When am I not required to file a tax return?
There are situations when individuals are not required to file taxes and there is no reason to do so. There are also situations when one is not required to file a tax return, but should because the IRS will give you a refund. Remember that you will lose it if you do not claim the refund for three years and there is no notice from the IRS about this.
Here are cases when you are not required to file:
- Are you single and only earned $12K or less as an employee? If yes, look at box two of your W-2 form to see how much you can get refunded. If the amount is not worth your time, then do not file. Yet, if you have a child/children to claim and made $18K or less as an employee, you are encourage to file because you will get additional free money in the form of earned income tax credits. Also, there are child tax credits.
- Are you and your spouse both made $24,400 or less as employees? If the total refund amount in box two of your W-2s is not worth your time, then do not file a tax return. However, if you will also have a child/children to claim, you will get earned income tax credits and fundable child tax credits. You are strongly encouraged to file your taxes.
- If you receive only Social Security benefits, you do not have to file anything.
When am I required to file a tax return?
There are cases, of course, when you are required to file a tax return. Let’s review the common ones:
- Are you self-employed and have over $400 in profits? File if the answer is yes.
- Were you claimed as a dependent and have an income as an employee or interest and/or dividend income? If yes, then you might need to file your own separate tax return.
- Are you paid Social Security benefits and have additional taxable income? If yes, you might need to pay some taxes on your benefits as well.
- Do you have a mix of Social Security, pension, IRA, and/or taxable investment income? If it exceeds the standard deduction amounts, you will need file.
Not filing a tax return and tax filing mistakes
According to the IRS, it will not pursue criminal prosecution of individuals who fail to file their taxes if the tax payer voluntarily files or makes arrangements to file before they are informed of any kind of criminal prosecution. The more common consequences of not filing of taxes are as follows:
- Penalties and interest will be calculated on the amount of taxes that are due.
- You will get penalties and interest for both filing late and making a late payment. They will be calculated on the unpaid portion even if you start making payments.

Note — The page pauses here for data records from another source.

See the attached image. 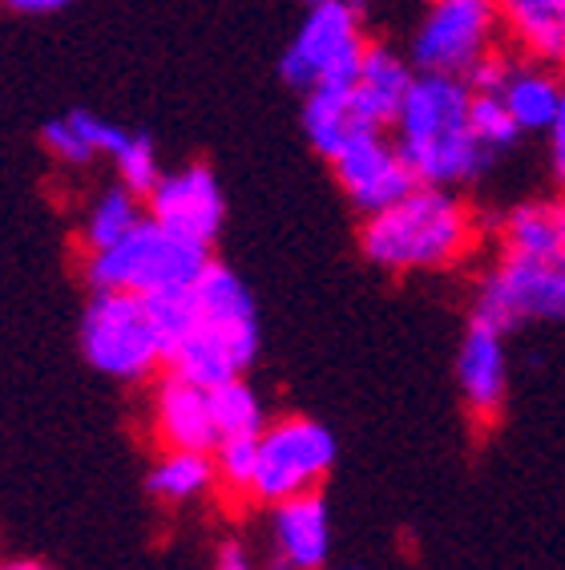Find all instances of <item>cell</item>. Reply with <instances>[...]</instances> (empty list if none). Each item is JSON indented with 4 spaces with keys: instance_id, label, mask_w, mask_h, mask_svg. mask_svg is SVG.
<instances>
[{
    "instance_id": "6da1fadb",
    "label": "cell",
    "mask_w": 565,
    "mask_h": 570,
    "mask_svg": "<svg viewBox=\"0 0 565 570\" xmlns=\"http://www.w3.org/2000/svg\"><path fill=\"white\" fill-rule=\"evenodd\" d=\"M480 219L453 187L416 183L391 207L359 219V255L384 275H440L477 252Z\"/></svg>"
},
{
    "instance_id": "7a4b0ae2",
    "label": "cell",
    "mask_w": 565,
    "mask_h": 570,
    "mask_svg": "<svg viewBox=\"0 0 565 570\" xmlns=\"http://www.w3.org/2000/svg\"><path fill=\"white\" fill-rule=\"evenodd\" d=\"M416 183L428 187H477L497 170L473 130V81L468 77L420 73L413 94L388 126Z\"/></svg>"
},
{
    "instance_id": "3957f363",
    "label": "cell",
    "mask_w": 565,
    "mask_h": 570,
    "mask_svg": "<svg viewBox=\"0 0 565 570\" xmlns=\"http://www.w3.org/2000/svg\"><path fill=\"white\" fill-rule=\"evenodd\" d=\"M259 307L239 272L210 259L207 272L190 284V320L166 352V368L186 381L218 389L247 376L259 361Z\"/></svg>"
},
{
    "instance_id": "277c9868",
    "label": "cell",
    "mask_w": 565,
    "mask_h": 570,
    "mask_svg": "<svg viewBox=\"0 0 565 570\" xmlns=\"http://www.w3.org/2000/svg\"><path fill=\"white\" fill-rule=\"evenodd\" d=\"M77 344L93 373L118 384H150L166 373V332L150 299L133 292H89Z\"/></svg>"
},
{
    "instance_id": "5b68a950",
    "label": "cell",
    "mask_w": 565,
    "mask_h": 570,
    "mask_svg": "<svg viewBox=\"0 0 565 570\" xmlns=\"http://www.w3.org/2000/svg\"><path fill=\"white\" fill-rule=\"evenodd\" d=\"M210 247L170 230L166 223L146 219L121 243L98 255H81V275L89 292H133V296H162L182 292L207 272Z\"/></svg>"
},
{
    "instance_id": "8992f818",
    "label": "cell",
    "mask_w": 565,
    "mask_h": 570,
    "mask_svg": "<svg viewBox=\"0 0 565 570\" xmlns=\"http://www.w3.org/2000/svg\"><path fill=\"white\" fill-rule=\"evenodd\" d=\"M368 45L364 9L351 0L304 4V17L279 57V77L299 94L319 86H351Z\"/></svg>"
},
{
    "instance_id": "52a82bcc",
    "label": "cell",
    "mask_w": 565,
    "mask_h": 570,
    "mask_svg": "<svg viewBox=\"0 0 565 570\" xmlns=\"http://www.w3.org/2000/svg\"><path fill=\"white\" fill-rule=\"evenodd\" d=\"M497 0H424L408 37V57L420 73L473 77L500 53Z\"/></svg>"
},
{
    "instance_id": "ba28073f",
    "label": "cell",
    "mask_w": 565,
    "mask_h": 570,
    "mask_svg": "<svg viewBox=\"0 0 565 570\" xmlns=\"http://www.w3.org/2000/svg\"><path fill=\"white\" fill-rule=\"evenodd\" d=\"M473 316L489 320L500 332L565 324V252L549 259L497 252L473 287Z\"/></svg>"
},
{
    "instance_id": "9c48e42d",
    "label": "cell",
    "mask_w": 565,
    "mask_h": 570,
    "mask_svg": "<svg viewBox=\"0 0 565 570\" xmlns=\"http://www.w3.org/2000/svg\"><path fill=\"white\" fill-rule=\"evenodd\" d=\"M339 458L336 433L307 413L275 417L259 433V470H255V505H275L282 498L316 494L331 478Z\"/></svg>"
},
{
    "instance_id": "30bf717a",
    "label": "cell",
    "mask_w": 565,
    "mask_h": 570,
    "mask_svg": "<svg viewBox=\"0 0 565 570\" xmlns=\"http://www.w3.org/2000/svg\"><path fill=\"white\" fill-rule=\"evenodd\" d=\"M453 376H457V396L465 405L468 421L477 429H493L505 417L509 405V332H500L497 324L480 316H468L465 332L457 344V361H453Z\"/></svg>"
},
{
    "instance_id": "8fae6325",
    "label": "cell",
    "mask_w": 565,
    "mask_h": 570,
    "mask_svg": "<svg viewBox=\"0 0 565 570\" xmlns=\"http://www.w3.org/2000/svg\"><path fill=\"white\" fill-rule=\"evenodd\" d=\"M327 166H331V178H336L339 195L348 198L359 219L391 207L396 198H404L416 187L413 166L404 163L396 138L384 130H364Z\"/></svg>"
},
{
    "instance_id": "7c38bea8",
    "label": "cell",
    "mask_w": 565,
    "mask_h": 570,
    "mask_svg": "<svg viewBox=\"0 0 565 570\" xmlns=\"http://www.w3.org/2000/svg\"><path fill=\"white\" fill-rule=\"evenodd\" d=\"M146 215L186 239L215 247L227 223V195L207 163H182L175 170H162V178L153 183L146 195Z\"/></svg>"
},
{
    "instance_id": "4fadbf2b",
    "label": "cell",
    "mask_w": 565,
    "mask_h": 570,
    "mask_svg": "<svg viewBox=\"0 0 565 570\" xmlns=\"http://www.w3.org/2000/svg\"><path fill=\"white\" fill-rule=\"evenodd\" d=\"M262 570H324L331 559V510L324 490L262 505Z\"/></svg>"
},
{
    "instance_id": "5bb4252c",
    "label": "cell",
    "mask_w": 565,
    "mask_h": 570,
    "mask_svg": "<svg viewBox=\"0 0 565 570\" xmlns=\"http://www.w3.org/2000/svg\"><path fill=\"white\" fill-rule=\"evenodd\" d=\"M473 89L500 98V106L513 114V121L522 126V134H545L554 121L557 106L565 98V77L557 69L529 61L522 53H493L477 73L468 77Z\"/></svg>"
},
{
    "instance_id": "9a60e30c",
    "label": "cell",
    "mask_w": 565,
    "mask_h": 570,
    "mask_svg": "<svg viewBox=\"0 0 565 570\" xmlns=\"http://www.w3.org/2000/svg\"><path fill=\"white\" fill-rule=\"evenodd\" d=\"M150 429L162 450H215L218 425L210 389L178 373H158L150 381Z\"/></svg>"
},
{
    "instance_id": "2e32d148",
    "label": "cell",
    "mask_w": 565,
    "mask_h": 570,
    "mask_svg": "<svg viewBox=\"0 0 565 570\" xmlns=\"http://www.w3.org/2000/svg\"><path fill=\"white\" fill-rule=\"evenodd\" d=\"M130 138H133V130H126V126L101 118V114H93V110H81V106L57 114V118H49L41 126L44 154H49L57 166H73V170H86V166H93L98 158L113 163V158L126 150Z\"/></svg>"
},
{
    "instance_id": "e0dca14e",
    "label": "cell",
    "mask_w": 565,
    "mask_h": 570,
    "mask_svg": "<svg viewBox=\"0 0 565 570\" xmlns=\"http://www.w3.org/2000/svg\"><path fill=\"white\" fill-rule=\"evenodd\" d=\"M416 77H420V69L413 66L408 49L400 53L396 45L371 41L364 61H359L356 81H351V94H356L359 110L368 114L371 126L388 130L396 114H400V106L408 101V94H413Z\"/></svg>"
},
{
    "instance_id": "ac0fdd59",
    "label": "cell",
    "mask_w": 565,
    "mask_h": 570,
    "mask_svg": "<svg viewBox=\"0 0 565 570\" xmlns=\"http://www.w3.org/2000/svg\"><path fill=\"white\" fill-rule=\"evenodd\" d=\"M513 53L565 73V0H497Z\"/></svg>"
},
{
    "instance_id": "d6986e66",
    "label": "cell",
    "mask_w": 565,
    "mask_h": 570,
    "mask_svg": "<svg viewBox=\"0 0 565 570\" xmlns=\"http://www.w3.org/2000/svg\"><path fill=\"white\" fill-rule=\"evenodd\" d=\"M299 126H304L307 146L331 163L351 138H359L364 130H380L371 126L368 114L359 110L351 86H319L304 94V110H299Z\"/></svg>"
},
{
    "instance_id": "ffe728a7",
    "label": "cell",
    "mask_w": 565,
    "mask_h": 570,
    "mask_svg": "<svg viewBox=\"0 0 565 570\" xmlns=\"http://www.w3.org/2000/svg\"><path fill=\"white\" fill-rule=\"evenodd\" d=\"M141 219H146V198L113 178L109 187L86 198L81 219H77V247H81V255L106 252V247L126 239Z\"/></svg>"
},
{
    "instance_id": "44dd1931",
    "label": "cell",
    "mask_w": 565,
    "mask_h": 570,
    "mask_svg": "<svg viewBox=\"0 0 565 570\" xmlns=\"http://www.w3.org/2000/svg\"><path fill=\"white\" fill-rule=\"evenodd\" d=\"M497 243L509 255H533V259H549L565 252V215L562 203L549 198H529L517 203L497 219Z\"/></svg>"
},
{
    "instance_id": "7402d4cb",
    "label": "cell",
    "mask_w": 565,
    "mask_h": 570,
    "mask_svg": "<svg viewBox=\"0 0 565 570\" xmlns=\"http://www.w3.org/2000/svg\"><path fill=\"white\" fill-rule=\"evenodd\" d=\"M150 494L166 505L202 502L218 490L215 450H162L150 465Z\"/></svg>"
},
{
    "instance_id": "603a6c76",
    "label": "cell",
    "mask_w": 565,
    "mask_h": 570,
    "mask_svg": "<svg viewBox=\"0 0 565 570\" xmlns=\"http://www.w3.org/2000/svg\"><path fill=\"white\" fill-rule=\"evenodd\" d=\"M210 405H215L218 438H259L262 429L271 425L267 401L247 376H235V381L210 389Z\"/></svg>"
},
{
    "instance_id": "cb8c5ba5",
    "label": "cell",
    "mask_w": 565,
    "mask_h": 570,
    "mask_svg": "<svg viewBox=\"0 0 565 570\" xmlns=\"http://www.w3.org/2000/svg\"><path fill=\"white\" fill-rule=\"evenodd\" d=\"M218 494L230 502H250L255 494V470H259V438H222L215 445Z\"/></svg>"
},
{
    "instance_id": "d4e9b609",
    "label": "cell",
    "mask_w": 565,
    "mask_h": 570,
    "mask_svg": "<svg viewBox=\"0 0 565 570\" xmlns=\"http://www.w3.org/2000/svg\"><path fill=\"white\" fill-rule=\"evenodd\" d=\"M473 130H477L480 146H485L497 163L525 138L522 126L513 121V114L500 106V98H493V94H480V89H473Z\"/></svg>"
},
{
    "instance_id": "484cf974",
    "label": "cell",
    "mask_w": 565,
    "mask_h": 570,
    "mask_svg": "<svg viewBox=\"0 0 565 570\" xmlns=\"http://www.w3.org/2000/svg\"><path fill=\"white\" fill-rule=\"evenodd\" d=\"M113 175H118V183H126L130 190H138L141 198L150 195L153 183L162 178V158H158V146H153L150 134L133 130V138L126 142V150L113 158Z\"/></svg>"
},
{
    "instance_id": "4316f807",
    "label": "cell",
    "mask_w": 565,
    "mask_h": 570,
    "mask_svg": "<svg viewBox=\"0 0 565 570\" xmlns=\"http://www.w3.org/2000/svg\"><path fill=\"white\" fill-rule=\"evenodd\" d=\"M542 138H545V166H549V178H554L557 190H565V98Z\"/></svg>"
},
{
    "instance_id": "83f0119b",
    "label": "cell",
    "mask_w": 565,
    "mask_h": 570,
    "mask_svg": "<svg viewBox=\"0 0 565 570\" xmlns=\"http://www.w3.org/2000/svg\"><path fill=\"white\" fill-rule=\"evenodd\" d=\"M215 570H259V562L242 538H222L215 550Z\"/></svg>"
},
{
    "instance_id": "f1b7e54d",
    "label": "cell",
    "mask_w": 565,
    "mask_h": 570,
    "mask_svg": "<svg viewBox=\"0 0 565 570\" xmlns=\"http://www.w3.org/2000/svg\"><path fill=\"white\" fill-rule=\"evenodd\" d=\"M73 0H0L4 12H17V17H53V12L69 9Z\"/></svg>"
},
{
    "instance_id": "f546056e",
    "label": "cell",
    "mask_w": 565,
    "mask_h": 570,
    "mask_svg": "<svg viewBox=\"0 0 565 570\" xmlns=\"http://www.w3.org/2000/svg\"><path fill=\"white\" fill-rule=\"evenodd\" d=\"M0 570H49L44 562H37V559H12V562H4Z\"/></svg>"
},
{
    "instance_id": "4dcf8cb0",
    "label": "cell",
    "mask_w": 565,
    "mask_h": 570,
    "mask_svg": "<svg viewBox=\"0 0 565 570\" xmlns=\"http://www.w3.org/2000/svg\"><path fill=\"white\" fill-rule=\"evenodd\" d=\"M351 4H356V9H371V4H376V0H351Z\"/></svg>"
},
{
    "instance_id": "1f68e13d",
    "label": "cell",
    "mask_w": 565,
    "mask_h": 570,
    "mask_svg": "<svg viewBox=\"0 0 565 570\" xmlns=\"http://www.w3.org/2000/svg\"><path fill=\"white\" fill-rule=\"evenodd\" d=\"M304 4H319V0H304Z\"/></svg>"
},
{
    "instance_id": "d6a6232c",
    "label": "cell",
    "mask_w": 565,
    "mask_h": 570,
    "mask_svg": "<svg viewBox=\"0 0 565 570\" xmlns=\"http://www.w3.org/2000/svg\"><path fill=\"white\" fill-rule=\"evenodd\" d=\"M562 215H565V203H562Z\"/></svg>"
},
{
    "instance_id": "836d02e7",
    "label": "cell",
    "mask_w": 565,
    "mask_h": 570,
    "mask_svg": "<svg viewBox=\"0 0 565 570\" xmlns=\"http://www.w3.org/2000/svg\"><path fill=\"white\" fill-rule=\"evenodd\" d=\"M324 570H331V567H324Z\"/></svg>"
}]
</instances>
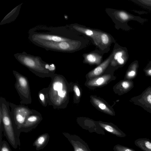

- The IRS may actually prepare a substitute return for you based on the copies of the W-2s and 1099s that they received from the payers. Once they have calculated that amount, they might start the collection process which may include garnishing your wages, bank account and sometimes putting a lien on any property that you own. Remember that the IRS will likely not have all the information on deductions you can claim, so your tax liability can end up being bigger.
We would also like to bring to your attention that you should never under report your income. That is a quick way to run afoul of the IRS. Also, make sure you have documentation to support your deductions, like charitable donations, childcare or medical expenses. If you cannot support a deduction, do not claim it.
Keep in mind that it can be the simplest mistakes that give people the biggest headaches, like putting information in a wrong line, entering incorrect dollar amounts, or making a simple computational error. A tax program can increase the overall accuracy of your return and help identify deductions that you may not know about. However, do not rely solely on the software because it will not catch basic input errors, like entering a wrong tax ID, Social Security, or address.
Also, it is a good idea to compare this year’s return to last year’s and be on the lookout for any unexplained differences. Finally, never ignore letters from the IRS. A quick response can not only prevent undesired consequences, but also speed up the processing of your return.
Tax filing methods
You can of course fill out the tax returns, but this is probably one of the worst ways to do it, especially for your first time. Another way to do it is just have a professional do it for you. This can be a good option if you have a particularly complicated tax situation.
A third option would be to use a tax software, which asks you multiple questions about your income and possible deductions, based on which they fill out your tax form. Then, you can print the filled tax form or have them file it on your behalf. This option is pretty easy and very popular, but it also often comes with a fee.
We would like to bring it to your attention that you might be able take advantage of such software to prepare and file taxes completely free of charge. The best thing is that it will also do the math for you, help avoid errors and find all the credits and deductions you can take advantage of. Check out the IRS website for more info and/or see if other software have such an option.
Before you use any of these methods, make sure that you have all your tax-related documents ready. Your employer/s should be sending you a form W-2. You may also get forms from your bank, if they paid you more than 10K in interest, or forms from any other source of income you earned. Most of these forms should be sent out by the end of January, so if you have not received yours yet, contact the company, banks, etc.